In an e-mail sent by building authority staff member Katie DeCristofaro to Gordon on July 20 and distributed to reporters by parents, DeCristofaro said the agency had invited Holbrook into the current step of the approval process with the understanding that Holbrook had exhausted all options for regionalization. She reminded the town that its 270-day eligibility period expires Nov. 5.
After learning of the town’s interest in adding K through 8 to the study, the building authority removed Holbrook from the agenda for the meeting it held Wednesday. The next time the project could go before the board would be Oct. 3, according to the e-mail.
Building authority spokesman Matthew Donovan acknowledged that the e-mail was correct and said the agency looked forward to getting the necessary paperwork from Holbrook by Aug. 10.
On the School Committee, some members oppose the change. But the committee must approve it in order for the application to continue, because the leaders of both boards must sign the paperwork.
“If we don’t, we’re done, and the MSBA will kick us out of the queue,” Davis said.

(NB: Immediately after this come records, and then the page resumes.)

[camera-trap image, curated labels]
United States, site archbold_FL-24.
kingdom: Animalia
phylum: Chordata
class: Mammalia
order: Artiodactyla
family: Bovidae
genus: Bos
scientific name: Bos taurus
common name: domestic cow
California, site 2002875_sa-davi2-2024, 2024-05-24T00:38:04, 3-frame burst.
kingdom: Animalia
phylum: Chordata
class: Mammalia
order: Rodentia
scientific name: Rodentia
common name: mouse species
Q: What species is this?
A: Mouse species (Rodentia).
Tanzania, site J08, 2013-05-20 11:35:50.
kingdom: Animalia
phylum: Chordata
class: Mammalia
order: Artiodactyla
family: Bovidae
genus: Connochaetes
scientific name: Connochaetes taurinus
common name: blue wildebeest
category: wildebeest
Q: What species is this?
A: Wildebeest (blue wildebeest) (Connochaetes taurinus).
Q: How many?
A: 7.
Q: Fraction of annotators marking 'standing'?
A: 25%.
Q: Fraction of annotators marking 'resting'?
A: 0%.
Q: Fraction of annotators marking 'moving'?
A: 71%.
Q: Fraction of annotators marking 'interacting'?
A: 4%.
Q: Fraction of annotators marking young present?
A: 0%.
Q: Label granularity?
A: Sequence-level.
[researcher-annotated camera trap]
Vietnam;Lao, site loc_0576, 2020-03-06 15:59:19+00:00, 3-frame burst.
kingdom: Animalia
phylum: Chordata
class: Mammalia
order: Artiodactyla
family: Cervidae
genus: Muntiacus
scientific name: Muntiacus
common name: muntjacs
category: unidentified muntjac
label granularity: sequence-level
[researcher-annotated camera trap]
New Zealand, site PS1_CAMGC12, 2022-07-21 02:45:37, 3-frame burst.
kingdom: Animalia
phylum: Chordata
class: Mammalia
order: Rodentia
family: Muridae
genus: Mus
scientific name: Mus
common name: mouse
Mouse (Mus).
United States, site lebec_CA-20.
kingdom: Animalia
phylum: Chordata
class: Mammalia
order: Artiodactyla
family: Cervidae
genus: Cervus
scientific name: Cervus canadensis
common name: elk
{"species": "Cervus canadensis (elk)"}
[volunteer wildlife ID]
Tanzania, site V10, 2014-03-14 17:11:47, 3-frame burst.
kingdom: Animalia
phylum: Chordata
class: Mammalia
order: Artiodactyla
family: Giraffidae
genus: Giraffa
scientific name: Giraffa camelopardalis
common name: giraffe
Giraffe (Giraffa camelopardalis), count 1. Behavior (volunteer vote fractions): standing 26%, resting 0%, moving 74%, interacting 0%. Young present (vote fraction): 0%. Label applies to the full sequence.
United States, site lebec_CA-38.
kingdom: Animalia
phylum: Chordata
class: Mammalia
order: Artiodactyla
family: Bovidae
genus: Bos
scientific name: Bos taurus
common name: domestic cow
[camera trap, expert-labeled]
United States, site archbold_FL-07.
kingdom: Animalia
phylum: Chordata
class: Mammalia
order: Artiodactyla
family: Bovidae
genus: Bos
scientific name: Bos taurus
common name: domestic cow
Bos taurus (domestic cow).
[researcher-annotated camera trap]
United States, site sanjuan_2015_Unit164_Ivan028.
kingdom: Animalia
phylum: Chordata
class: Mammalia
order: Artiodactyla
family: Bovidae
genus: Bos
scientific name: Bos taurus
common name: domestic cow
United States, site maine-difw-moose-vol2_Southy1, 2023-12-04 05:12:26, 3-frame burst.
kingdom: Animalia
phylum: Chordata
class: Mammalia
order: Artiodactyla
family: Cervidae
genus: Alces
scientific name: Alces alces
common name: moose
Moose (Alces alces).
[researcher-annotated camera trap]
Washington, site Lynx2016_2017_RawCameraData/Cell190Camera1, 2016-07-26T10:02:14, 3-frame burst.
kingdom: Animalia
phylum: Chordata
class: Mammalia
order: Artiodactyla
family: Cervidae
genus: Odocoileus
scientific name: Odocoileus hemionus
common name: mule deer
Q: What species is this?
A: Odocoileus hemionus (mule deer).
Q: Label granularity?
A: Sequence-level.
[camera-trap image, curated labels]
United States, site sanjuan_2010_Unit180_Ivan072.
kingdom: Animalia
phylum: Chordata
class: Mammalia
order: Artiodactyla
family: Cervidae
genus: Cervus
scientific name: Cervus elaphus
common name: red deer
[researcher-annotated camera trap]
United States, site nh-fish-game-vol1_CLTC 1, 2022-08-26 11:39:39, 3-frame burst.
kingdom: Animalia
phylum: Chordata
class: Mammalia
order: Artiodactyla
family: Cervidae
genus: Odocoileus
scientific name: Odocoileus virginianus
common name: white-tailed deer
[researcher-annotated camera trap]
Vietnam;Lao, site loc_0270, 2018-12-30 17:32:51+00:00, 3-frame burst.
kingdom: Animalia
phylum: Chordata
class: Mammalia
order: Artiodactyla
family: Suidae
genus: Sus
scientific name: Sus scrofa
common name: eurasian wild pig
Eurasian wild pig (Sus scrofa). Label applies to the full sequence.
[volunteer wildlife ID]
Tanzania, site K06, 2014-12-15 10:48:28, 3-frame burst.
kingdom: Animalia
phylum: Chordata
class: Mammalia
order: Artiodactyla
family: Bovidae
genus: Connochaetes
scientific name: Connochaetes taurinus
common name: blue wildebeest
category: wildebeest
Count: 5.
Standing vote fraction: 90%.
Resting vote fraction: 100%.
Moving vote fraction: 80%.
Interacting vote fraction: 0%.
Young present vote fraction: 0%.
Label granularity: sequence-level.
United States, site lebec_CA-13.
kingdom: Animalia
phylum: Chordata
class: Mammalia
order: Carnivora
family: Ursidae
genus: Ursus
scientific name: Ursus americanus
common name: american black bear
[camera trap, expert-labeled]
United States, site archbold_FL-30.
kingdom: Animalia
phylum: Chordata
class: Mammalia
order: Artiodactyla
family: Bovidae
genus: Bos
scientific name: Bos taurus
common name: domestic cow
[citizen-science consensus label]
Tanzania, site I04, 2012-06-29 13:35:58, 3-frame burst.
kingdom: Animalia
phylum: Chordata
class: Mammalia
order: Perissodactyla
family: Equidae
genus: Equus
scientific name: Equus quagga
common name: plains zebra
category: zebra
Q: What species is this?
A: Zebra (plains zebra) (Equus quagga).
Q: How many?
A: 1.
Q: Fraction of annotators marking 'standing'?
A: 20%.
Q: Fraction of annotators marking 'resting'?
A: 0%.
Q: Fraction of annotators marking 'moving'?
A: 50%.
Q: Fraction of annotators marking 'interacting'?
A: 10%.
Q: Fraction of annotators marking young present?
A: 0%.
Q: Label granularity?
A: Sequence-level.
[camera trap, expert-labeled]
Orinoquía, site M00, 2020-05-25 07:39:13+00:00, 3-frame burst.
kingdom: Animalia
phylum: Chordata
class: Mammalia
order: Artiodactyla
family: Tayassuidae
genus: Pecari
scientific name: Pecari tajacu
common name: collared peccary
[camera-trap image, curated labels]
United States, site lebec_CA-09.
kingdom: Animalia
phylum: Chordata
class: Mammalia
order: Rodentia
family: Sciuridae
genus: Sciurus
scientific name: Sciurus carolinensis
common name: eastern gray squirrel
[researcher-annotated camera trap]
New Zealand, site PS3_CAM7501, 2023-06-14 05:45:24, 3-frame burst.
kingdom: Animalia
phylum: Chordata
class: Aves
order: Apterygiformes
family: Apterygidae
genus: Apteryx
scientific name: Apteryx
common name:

On Tuesday, approval of a feasibility study agreement was on the selectmen’s agenda, but they took no action on the agreement, choosing instead to request adding the K-through-8 scenario.
Selectman Matthew Moore cast the lone dissenting vote. He pointed to the November Town Meeting, saying that among those who attended, the preference not to regionalize or tuition-out the students was clear. “We need to be bold in our thinking,” he said.
A K-through-12 building would be the only one in Massachusetts, according to Holbrook officials. Some districts have multiple schools on a campus, with shared amenities, and proponents have said the Holbrook project would be similar, with different wings or areas for students at different grade levels.